Paul writes about his ministry at Thessalonica:  "But though we had already suffered and been shamefully treated at Philippi, as you know, we had boldness in our God to declare to you the gospel of God in the midst of much conflict...For you, brothers, became imitators of the churches of God in Christ Jesus that are in Judea. For you suffered the same things from your own countrymen as they did from the Jews, who killed both the Lord Jesus and the prophets, and drove us out, and displease God and oppose all mankind by hindering us from speaking to the Gentiles that they might be saved—so as always to fill up the measure of their sins. But wrath has come upon them at last! (1 Thessalonians 2:2, 14-16 ESV)."  Certainly the apostle knew something about conflict!

Today's passages from the book of Proverbs gives us some wisdom for engaging in conflict.

Proverbs 25:26 (ESV)- Like a muddied spring or a polluted fountain  is a righteous man who gives way before the wicked.

In other words, you might consider yourself to be a "good guy" because you avoid conflict.  But sometimes it's only the ones who are willing to get into conflict who can truly be called "good guys."  Neutrality doesn't make you good.  Neutrality in the face of evil makes you a wimp!

Provebs 24:10-12 (ESV)
If you faint in the day of adversity,
    your strength is small.
11 Rescue those who are being taken away to death;
    hold back those who are stumbling to the slaughter.
12 If you say, “Behold, we did not know this,”
    does not he who weighs the heart perceive it?
Does not he who keeps watch over your soul know it,
    and will he not repay man according to his work?

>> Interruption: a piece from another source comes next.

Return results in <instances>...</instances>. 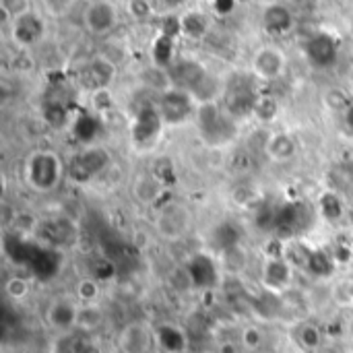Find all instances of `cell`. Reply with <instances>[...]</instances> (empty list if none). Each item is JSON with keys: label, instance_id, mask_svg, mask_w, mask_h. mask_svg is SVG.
<instances>
[{"label": "cell", "instance_id": "1", "mask_svg": "<svg viewBox=\"0 0 353 353\" xmlns=\"http://www.w3.org/2000/svg\"><path fill=\"white\" fill-rule=\"evenodd\" d=\"M196 128H199V134H201L203 143H207L209 147H225L238 134L234 118L225 110H221L217 105V101L199 105V110H196Z\"/></svg>", "mask_w": 353, "mask_h": 353}, {"label": "cell", "instance_id": "2", "mask_svg": "<svg viewBox=\"0 0 353 353\" xmlns=\"http://www.w3.org/2000/svg\"><path fill=\"white\" fill-rule=\"evenodd\" d=\"M64 176L62 157L56 151L39 149L29 153L25 161V180L35 192H52Z\"/></svg>", "mask_w": 353, "mask_h": 353}, {"label": "cell", "instance_id": "3", "mask_svg": "<svg viewBox=\"0 0 353 353\" xmlns=\"http://www.w3.org/2000/svg\"><path fill=\"white\" fill-rule=\"evenodd\" d=\"M259 87H256V77L254 74H244L238 72L234 74L225 89H223V103H225V112L238 120L244 118L248 114L254 112L256 99H259Z\"/></svg>", "mask_w": 353, "mask_h": 353}, {"label": "cell", "instance_id": "4", "mask_svg": "<svg viewBox=\"0 0 353 353\" xmlns=\"http://www.w3.org/2000/svg\"><path fill=\"white\" fill-rule=\"evenodd\" d=\"M110 151L101 145H89L85 149H81L68 163V176L74 182L87 184L91 180H95L97 176H101L108 165H110Z\"/></svg>", "mask_w": 353, "mask_h": 353}, {"label": "cell", "instance_id": "5", "mask_svg": "<svg viewBox=\"0 0 353 353\" xmlns=\"http://www.w3.org/2000/svg\"><path fill=\"white\" fill-rule=\"evenodd\" d=\"M163 118L159 114V110L151 103H145L137 110L134 118H132V124H130V141L134 147L139 149H147L151 147L161 130H163Z\"/></svg>", "mask_w": 353, "mask_h": 353}, {"label": "cell", "instance_id": "6", "mask_svg": "<svg viewBox=\"0 0 353 353\" xmlns=\"http://www.w3.org/2000/svg\"><path fill=\"white\" fill-rule=\"evenodd\" d=\"M170 81L176 89H182L194 95L201 87H205L211 81V77H209L207 66L201 60L180 58L170 66Z\"/></svg>", "mask_w": 353, "mask_h": 353}, {"label": "cell", "instance_id": "7", "mask_svg": "<svg viewBox=\"0 0 353 353\" xmlns=\"http://www.w3.org/2000/svg\"><path fill=\"white\" fill-rule=\"evenodd\" d=\"M261 283L265 292L273 296H283L292 290L294 267L285 256H265L261 267Z\"/></svg>", "mask_w": 353, "mask_h": 353}, {"label": "cell", "instance_id": "8", "mask_svg": "<svg viewBox=\"0 0 353 353\" xmlns=\"http://www.w3.org/2000/svg\"><path fill=\"white\" fill-rule=\"evenodd\" d=\"M157 110H159L165 126H178V124L186 122L192 116V112H194V97L188 91L170 87L165 93H161Z\"/></svg>", "mask_w": 353, "mask_h": 353}, {"label": "cell", "instance_id": "9", "mask_svg": "<svg viewBox=\"0 0 353 353\" xmlns=\"http://www.w3.org/2000/svg\"><path fill=\"white\" fill-rule=\"evenodd\" d=\"M285 66H288V56L277 46H263L252 56V74L265 83H273L281 79Z\"/></svg>", "mask_w": 353, "mask_h": 353}, {"label": "cell", "instance_id": "10", "mask_svg": "<svg viewBox=\"0 0 353 353\" xmlns=\"http://www.w3.org/2000/svg\"><path fill=\"white\" fill-rule=\"evenodd\" d=\"M304 52H306V60L314 68L325 70V68H331L337 62L339 43H337L335 35H331L329 31H316V33H312L308 37V41L304 46Z\"/></svg>", "mask_w": 353, "mask_h": 353}, {"label": "cell", "instance_id": "11", "mask_svg": "<svg viewBox=\"0 0 353 353\" xmlns=\"http://www.w3.org/2000/svg\"><path fill=\"white\" fill-rule=\"evenodd\" d=\"M186 275L192 283V290L211 292L219 283V267L217 261L207 252H194L186 263Z\"/></svg>", "mask_w": 353, "mask_h": 353}, {"label": "cell", "instance_id": "12", "mask_svg": "<svg viewBox=\"0 0 353 353\" xmlns=\"http://www.w3.org/2000/svg\"><path fill=\"white\" fill-rule=\"evenodd\" d=\"M155 225L159 230V234L168 240H180L188 228H190V213L186 211L184 205L178 203H168L159 209Z\"/></svg>", "mask_w": 353, "mask_h": 353}, {"label": "cell", "instance_id": "13", "mask_svg": "<svg viewBox=\"0 0 353 353\" xmlns=\"http://www.w3.org/2000/svg\"><path fill=\"white\" fill-rule=\"evenodd\" d=\"M118 23V8L108 0L89 2L83 10V25L93 35H103L112 31Z\"/></svg>", "mask_w": 353, "mask_h": 353}, {"label": "cell", "instance_id": "14", "mask_svg": "<svg viewBox=\"0 0 353 353\" xmlns=\"http://www.w3.org/2000/svg\"><path fill=\"white\" fill-rule=\"evenodd\" d=\"M155 341V331L141 321L128 323L118 335V347L122 353H151Z\"/></svg>", "mask_w": 353, "mask_h": 353}, {"label": "cell", "instance_id": "15", "mask_svg": "<svg viewBox=\"0 0 353 353\" xmlns=\"http://www.w3.org/2000/svg\"><path fill=\"white\" fill-rule=\"evenodd\" d=\"M308 223V209L302 203L288 201L275 207V232L281 238H292Z\"/></svg>", "mask_w": 353, "mask_h": 353}, {"label": "cell", "instance_id": "16", "mask_svg": "<svg viewBox=\"0 0 353 353\" xmlns=\"http://www.w3.org/2000/svg\"><path fill=\"white\" fill-rule=\"evenodd\" d=\"M43 29H46V21L33 8L14 17L10 23V35H12L14 43L21 48H29V46L37 43L43 35Z\"/></svg>", "mask_w": 353, "mask_h": 353}, {"label": "cell", "instance_id": "17", "mask_svg": "<svg viewBox=\"0 0 353 353\" xmlns=\"http://www.w3.org/2000/svg\"><path fill=\"white\" fill-rule=\"evenodd\" d=\"M64 267V256L58 248H52V246H46L41 242H37V248L31 256V263H29V271L33 273L35 279L39 281H50L54 277H58V273L62 271Z\"/></svg>", "mask_w": 353, "mask_h": 353}, {"label": "cell", "instance_id": "18", "mask_svg": "<svg viewBox=\"0 0 353 353\" xmlns=\"http://www.w3.org/2000/svg\"><path fill=\"white\" fill-rule=\"evenodd\" d=\"M116 74V64L108 58H95L91 62H87L81 72H79V83L85 91H89L91 95L108 89V85L112 83Z\"/></svg>", "mask_w": 353, "mask_h": 353}, {"label": "cell", "instance_id": "19", "mask_svg": "<svg viewBox=\"0 0 353 353\" xmlns=\"http://www.w3.org/2000/svg\"><path fill=\"white\" fill-rule=\"evenodd\" d=\"M296 25V17L294 10L288 4L281 2H273L269 6H265L263 14H261V27L265 33L273 35V37H281L288 35Z\"/></svg>", "mask_w": 353, "mask_h": 353}, {"label": "cell", "instance_id": "20", "mask_svg": "<svg viewBox=\"0 0 353 353\" xmlns=\"http://www.w3.org/2000/svg\"><path fill=\"white\" fill-rule=\"evenodd\" d=\"M35 248H37V242L27 238L25 234L4 232V236H2V252H4V256L10 263L19 265V267H29Z\"/></svg>", "mask_w": 353, "mask_h": 353}, {"label": "cell", "instance_id": "21", "mask_svg": "<svg viewBox=\"0 0 353 353\" xmlns=\"http://www.w3.org/2000/svg\"><path fill=\"white\" fill-rule=\"evenodd\" d=\"M77 314H79V306L74 302H70L66 298H58L48 304L43 319L48 323V327L66 335V331L77 327Z\"/></svg>", "mask_w": 353, "mask_h": 353}, {"label": "cell", "instance_id": "22", "mask_svg": "<svg viewBox=\"0 0 353 353\" xmlns=\"http://www.w3.org/2000/svg\"><path fill=\"white\" fill-rule=\"evenodd\" d=\"M39 238H41V244L46 246H52V248H58L60 246H70L77 238V230L72 228L70 221L66 219H52V221H46L41 223L39 228Z\"/></svg>", "mask_w": 353, "mask_h": 353}, {"label": "cell", "instance_id": "23", "mask_svg": "<svg viewBox=\"0 0 353 353\" xmlns=\"http://www.w3.org/2000/svg\"><path fill=\"white\" fill-rule=\"evenodd\" d=\"M211 29V21L203 10H184L180 14V35L192 41H201L205 39V35Z\"/></svg>", "mask_w": 353, "mask_h": 353}, {"label": "cell", "instance_id": "24", "mask_svg": "<svg viewBox=\"0 0 353 353\" xmlns=\"http://www.w3.org/2000/svg\"><path fill=\"white\" fill-rule=\"evenodd\" d=\"M265 153L273 161H290L298 153V143L288 132H275V134L269 137V141L265 145Z\"/></svg>", "mask_w": 353, "mask_h": 353}, {"label": "cell", "instance_id": "25", "mask_svg": "<svg viewBox=\"0 0 353 353\" xmlns=\"http://www.w3.org/2000/svg\"><path fill=\"white\" fill-rule=\"evenodd\" d=\"M174 54H176V37H170L165 33H159L155 41L151 43V60L155 68H170L174 64Z\"/></svg>", "mask_w": 353, "mask_h": 353}, {"label": "cell", "instance_id": "26", "mask_svg": "<svg viewBox=\"0 0 353 353\" xmlns=\"http://www.w3.org/2000/svg\"><path fill=\"white\" fill-rule=\"evenodd\" d=\"M304 267H306V271L312 277L325 279V277H331L333 275V271H335V259L327 250L312 248V250H308V256H306Z\"/></svg>", "mask_w": 353, "mask_h": 353}, {"label": "cell", "instance_id": "27", "mask_svg": "<svg viewBox=\"0 0 353 353\" xmlns=\"http://www.w3.org/2000/svg\"><path fill=\"white\" fill-rule=\"evenodd\" d=\"M316 209H319L321 217L329 223H339L345 217V205H343L341 196L331 190H327L319 196Z\"/></svg>", "mask_w": 353, "mask_h": 353}, {"label": "cell", "instance_id": "28", "mask_svg": "<svg viewBox=\"0 0 353 353\" xmlns=\"http://www.w3.org/2000/svg\"><path fill=\"white\" fill-rule=\"evenodd\" d=\"M155 339L157 343L170 353H180L184 352L186 347V335L182 329L174 327V325H163L155 331Z\"/></svg>", "mask_w": 353, "mask_h": 353}, {"label": "cell", "instance_id": "29", "mask_svg": "<svg viewBox=\"0 0 353 353\" xmlns=\"http://www.w3.org/2000/svg\"><path fill=\"white\" fill-rule=\"evenodd\" d=\"M240 238H242L240 230L234 223H228V221L215 225L213 232H211V240L217 246V250H221V252H228V250L240 246Z\"/></svg>", "mask_w": 353, "mask_h": 353}, {"label": "cell", "instance_id": "30", "mask_svg": "<svg viewBox=\"0 0 353 353\" xmlns=\"http://www.w3.org/2000/svg\"><path fill=\"white\" fill-rule=\"evenodd\" d=\"M132 194L137 196V201H141L143 205H151L161 196V184L153 178V174H143L134 180L132 184Z\"/></svg>", "mask_w": 353, "mask_h": 353}, {"label": "cell", "instance_id": "31", "mask_svg": "<svg viewBox=\"0 0 353 353\" xmlns=\"http://www.w3.org/2000/svg\"><path fill=\"white\" fill-rule=\"evenodd\" d=\"M103 321H105L103 310L97 304H83V306H79L77 329H81L83 333H93V331L101 329Z\"/></svg>", "mask_w": 353, "mask_h": 353}, {"label": "cell", "instance_id": "32", "mask_svg": "<svg viewBox=\"0 0 353 353\" xmlns=\"http://www.w3.org/2000/svg\"><path fill=\"white\" fill-rule=\"evenodd\" d=\"M72 130H74V137L89 147L97 139V134H99V120L95 116H91V114H81L74 120Z\"/></svg>", "mask_w": 353, "mask_h": 353}, {"label": "cell", "instance_id": "33", "mask_svg": "<svg viewBox=\"0 0 353 353\" xmlns=\"http://www.w3.org/2000/svg\"><path fill=\"white\" fill-rule=\"evenodd\" d=\"M41 116H43L46 124H50L52 128H62L68 122V108H66V103H62L58 99H48L41 105Z\"/></svg>", "mask_w": 353, "mask_h": 353}, {"label": "cell", "instance_id": "34", "mask_svg": "<svg viewBox=\"0 0 353 353\" xmlns=\"http://www.w3.org/2000/svg\"><path fill=\"white\" fill-rule=\"evenodd\" d=\"M296 339H298V343L304 347V350H308V352H316L323 343H325V339H323V331L316 327V325H312V323H302V325H298V329H296Z\"/></svg>", "mask_w": 353, "mask_h": 353}, {"label": "cell", "instance_id": "35", "mask_svg": "<svg viewBox=\"0 0 353 353\" xmlns=\"http://www.w3.org/2000/svg\"><path fill=\"white\" fill-rule=\"evenodd\" d=\"M252 116L261 122H273L279 116V99L271 93H261Z\"/></svg>", "mask_w": 353, "mask_h": 353}, {"label": "cell", "instance_id": "36", "mask_svg": "<svg viewBox=\"0 0 353 353\" xmlns=\"http://www.w3.org/2000/svg\"><path fill=\"white\" fill-rule=\"evenodd\" d=\"M74 294L83 304H97V300H99V281L93 279V277H83V279H79V283L74 288Z\"/></svg>", "mask_w": 353, "mask_h": 353}, {"label": "cell", "instance_id": "37", "mask_svg": "<svg viewBox=\"0 0 353 353\" xmlns=\"http://www.w3.org/2000/svg\"><path fill=\"white\" fill-rule=\"evenodd\" d=\"M323 101H325V105H327L329 110H333V112H345V110L353 103L352 99H350V95H347V91L341 89V87H331V89H327L325 95H323Z\"/></svg>", "mask_w": 353, "mask_h": 353}, {"label": "cell", "instance_id": "38", "mask_svg": "<svg viewBox=\"0 0 353 353\" xmlns=\"http://www.w3.org/2000/svg\"><path fill=\"white\" fill-rule=\"evenodd\" d=\"M4 292L10 300H25L29 296V281L23 277H10L4 283Z\"/></svg>", "mask_w": 353, "mask_h": 353}, {"label": "cell", "instance_id": "39", "mask_svg": "<svg viewBox=\"0 0 353 353\" xmlns=\"http://www.w3.org/2000/svg\"><path fill=\"white\" fill-rule=\"evenodd\" d=\"M91 275L93 279H97L99 283L101 281H108L116 275V265L112 263V259H97L91 267Z\"/></svg>", "mask_w": 353, "mask_h": 353}, {"label": "cell", "instance_id": "40", "mask_svg": "<svg viewBox=\"0 0 353 353\" xmlns=\"http://www.w3.org/2000/svg\"><path fill=\"white\" fill-rule=\"evenodd\" d=\"M240 341L248 352H256V350H261L265 337H263V331L259 327H246L240 335Z\"/></svg>", "mask_w": 353, "mask_h": 353}, {"label": "cell", "instance_id": "41", "mask_svg": "<svg viewBox=\"0 0 353 353\" xmlns=\"http://www.w3.org/2000/svg\"><path fill=\"white\" fill-rule=\"evenodd\" d=\"M223 256H225V265L232 273H240L246 267V252L242 246H236V248L223 252Z\"/></svg>", "mask_w": 353, "mask_h": 353}, {"label": "cell", "instance_id": "42", "mask_svg": "<svg viewBox=\"0 0 353 353\" xmlns=\"http://www.w3.org/2000/svg\"><path fill=\"white\" fill-rule=\"evenodd\" d=\"M54 353H83V345H81V339L77 335H62L56 345H54Z\"/></svg>", "mask_w": 353, "mask_h": 353}, {"label": "cell", "instance_id": "43", "mask_svg": "<svg viewBox=\"0 0 353 353\" xmlns=\"http://www.w3.org/2000/svg\"><path fill=\"white\" fill-rule=\"evenodd\" d=\"M232 199H234V203H236L238 207H252L254 201H256L259 196H256V190H254L252 186L244 184V186H238V188L232 192Z\"/></svg>", "mask_w": 353, "mask_h": 353}, {"label": "cell", "instance_id": "44", "mask_svg": "<svg viewBox=\"0 0 353 353\" xmlns=\"http://www.w3.org/2000/svg\"><path fill=\"white\" fill-rule=\"evenodd\" d=\"M256 225L261 230H275V207L271 205H261L256 209V217H254Z\"/></svg>", "mask_w": 353, "mask_h": 353}, {"label": "cell", "instance_id": "45", "mask_svg": "<svg viewBox=\"0 0 353 353\" xmlns=\"http://www.w3.org/2000/svg\"><path fill=\"white\" fill-rule=\"evenodd\" d=\"M91 101H93L95 112H108V110H112V105H114V99H112V95H110L108 89H101V91L93 93V95H91Z\"/></svg>", "mask_w": 353, "mask_h": 353}, {"label": "cell", "instance_id": "46", "mask_svg": "<svg viewBox=\"0 0 353 353\" xmlns=\"http://www.w3.org/2000/svg\"><path fill=\"white\" fill-rule=\"evenodd\" d=\"M209 6H211V12H213L215 17H230V14L238 8V4H236L234 0H215V2H211Z\"/></svg>", "mask_w": 353, "mask_h": 353}, {"label": "cell", "instance_id": "47", "mask_svg": "<svg viewBox=\"0 0 353 353\" xmlns=\"http://www.w3.org/2000/svg\"><path fill=\"white\" fill-rule=\"evenodd\" d=\"M353 256V248L350 242H341V244H337L335 246V250H333V259H335V263H347V261H352Z\"/></svg>", "mask_w": 353, "mask_h": 353}, {"label": "cell", "instance_id": "48", "mask_svg": "<svg viewBox=\"0 0 353 353\" xmlns=\"http://www.w3.org/2000/svg\"><path fill=\"white\" fill-rule=\"evenodd\" d=\"M128 8H130V14L143 19V17H149L153 12V2H130Z\"/></svg>", "mask_w": 353, "mask_h": 353}, {"label": "cell", "instance_id": "49", "mask_svg": "<svg viewBox=\"0 0 353 353\" xmlns=\"http://www.w3.org/2000/svg\"><path fill=\"white\" fill-rule=\"evenodd\" d=\"M343 124H345L347 130H352L353 132V103L343 112Z\"/></svg>", "mask_w": 353, "mask_h": 353}, {"label": "cell", "instance_id": "50", "mask_svg": "<svg viewBox=\"0 0 353 353\" xmlns=\"http://www.w3.org/2000/svg\"><path fill=\"white\" fill-rule=\"evenodd\" d=\"M314 353H341V350L335 343H323Z\"/></svg>", "mask_w": 353, "mask_h": 353}, {"label": "cell", "instance_id": "51", "mask_svg": "<svg viewBox=\"0 0 353 353\" xmlns=\"http://www.w3.org/2000/svg\"><path fill=\"white\" fill-rule=\"evenodd\" d=\"M217 353H238V347L234 343H221Z\"/></svg>", "mask_w": 353, "mask_h": 353}]
</instances>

The psalmist echoes the idea that it's our duty to come to the aid of those who cannot help themselves, insisting that God will protect those who protect others:

Psalm 41:1-2 (ESV)
Blessed is the one who considers the poor!
    In the day of trouble the Lord delivers him;
the Lord protects him and keeps him alive;
    he is called blessed in the land;
    you do not give him up to the will of his enemies.

Proverbs reminds us not to run quickly into battle with rash accusations:

Proverbs 25:7b-10 (ESV)
What your eyes have seen
    do not hastily bring into court,
for[b] what will you do in the end,
    when your neighbor puts you to shame?
Argue your case with your neighbor himself,
    and do not reveal another's secret,
10 lest he who hears you bring shame upon you,
    and your ill repute have no end.

God's Word also reminds us to make sure that when we do enter into conflict, we do so with integrity.

Proverbs 41:11-12 (ESV)
By this I know that you delight in me:
    my enemy will not shout in triumph over me.
12 But you have upheld me because of my integrity,
    and set me in your presence forever.

It's important what your attitude is, even toward the enemy that you have defeated.

Proverbs 24:17-18 (ESV)
Do not rejoice when your enemy falls,
    and let not your heart be glad when he stumbles,
18 lest the Lord see it and be displeased,
    and turn away his anger from him.

Many Christians would like to believe that living as a believer means avoiding trouble and conflict.  This is impossible.  Neutrality isn't Christianity.  The truth can never be neutral in the face of evil.  The truth will get you into trouble frequently.  But Jesus reminds us of an awesome truth:

"I have said these things to you, that in me you may have peace. In the world you will have tribulation. But take heart; I have overcome the world (John 16:33 ESV).”